# ABOUT THIS TASK:
Retype the part of the text below about Ali Blaikie and her dad, from "To begin with, I" to "and debilitating disease.".
-------- SELECTED PASSAGE
Having lived in Aberdeen her whole life, Ali Blaikie, was very excited to hear that the Alzheimer’s Research UK conference is coming to Aberdeen this year. Running 14-15 March, it is the biggest annual dementia research conference in the UK. It is an opportunity for researchers from around the world to come together and share their findings, pushing us further towards much-needed treatments for dementia.
Ali, who is an Alzheimer’s Research UK Champion, knows all too well the effect dementia can have on a family. She sadly lost her dad to Alzheimer’s disease in 2012. We found out more.
When my dad was diagnosed with Alzheimer’s disease, I really had no idea what it was or what lay ahead for him. We were aware that things had been changing for him for the past couple of years. He was becoming increasingly repetitive and did get things wrong, but quite often he corrected himself. We all do that, don’t we?
To begin with, I was in denial about it all and thought everything was going to be ok. It soon became evident this was not the case and so began my journey into the world of Alzheimer’s disease, and being part of my dad’s life, as he lived with this most cruel and debilitating disease.
Dad was a fit, healthy man. He’d worked hard all his life and his retirement should have been filled with travelling and all the things he loved to do: big hikes with Mum, spending time with family and enjoying the most relaxing time. Instead, he faced a very scary and uncertain future.
This disease quickly took a full grip on him. He lost the ability to do most things for himself, simple everyday things such as taking a shower, getting dressed, brushing his teeth or making a cup of tea. He became unrecognisable as my dad. He lost all inhibitions and, when out, we did have some embarrassing moments. I know he would have been horrified by some of his behaviours had he been aware – he was always such a gentleman.
I used to question and challenge him, thinking that I was helping to stimulate his memory. Little did I know I was just confusing and frustrating him even more. The day I asked him who I was and his reply was “Mary Fisher” was one of the saddest days of my life. He no longer recognised me as his daughter. Mary Fisher was a girl with red hair, like mine, he had gone to school with. He called me Mary many times. I really wish I had known then what I know now and I had just joined him in his world. Our conversations would have been so much more fun!
----------------
-------- EXTRACTED INFORMATION
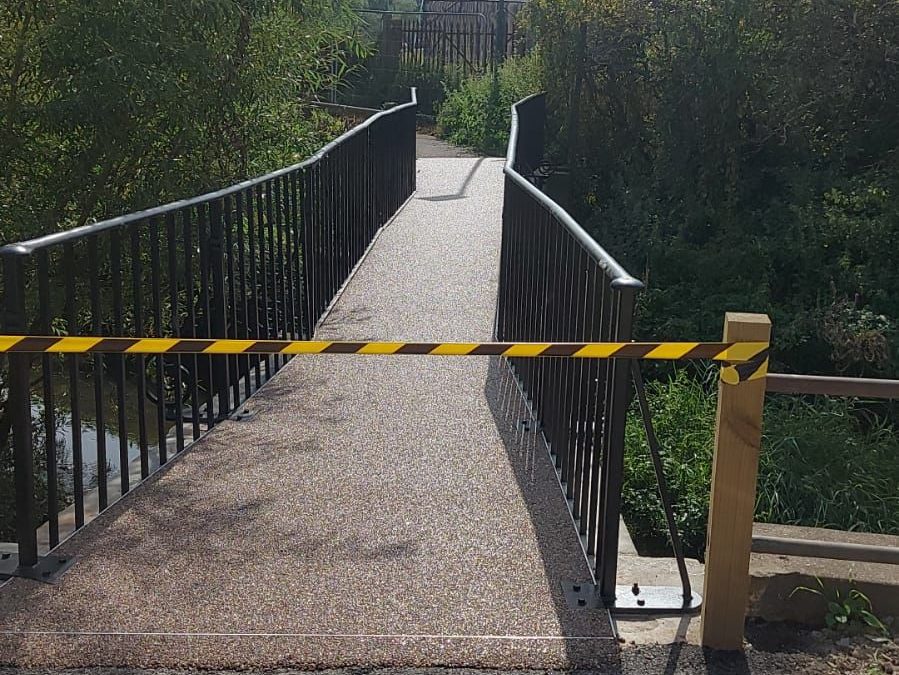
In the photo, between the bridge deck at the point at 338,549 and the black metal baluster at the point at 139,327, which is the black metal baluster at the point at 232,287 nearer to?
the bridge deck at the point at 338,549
----------------
-------- EXTRACTED INFORMATION
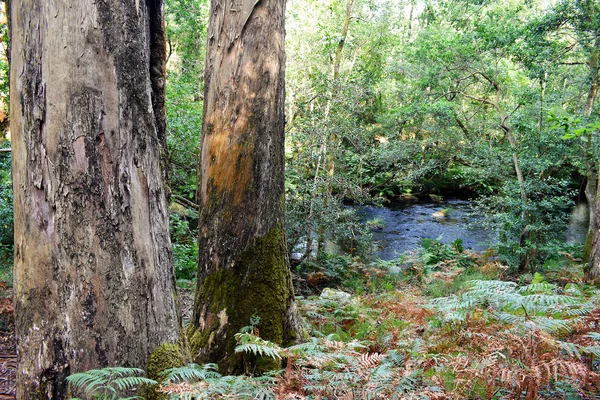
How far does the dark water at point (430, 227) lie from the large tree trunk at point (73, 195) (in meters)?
----------------
# EXPECTED ANSWER:
To begin with, I was in denial about it all and thought everything was going to be ok. It soon became evident this was not the case and so began my journey into the world of Alzheimer’s disease, and being part of my dad’s life, as he lived with this most cruel and debilitating disease.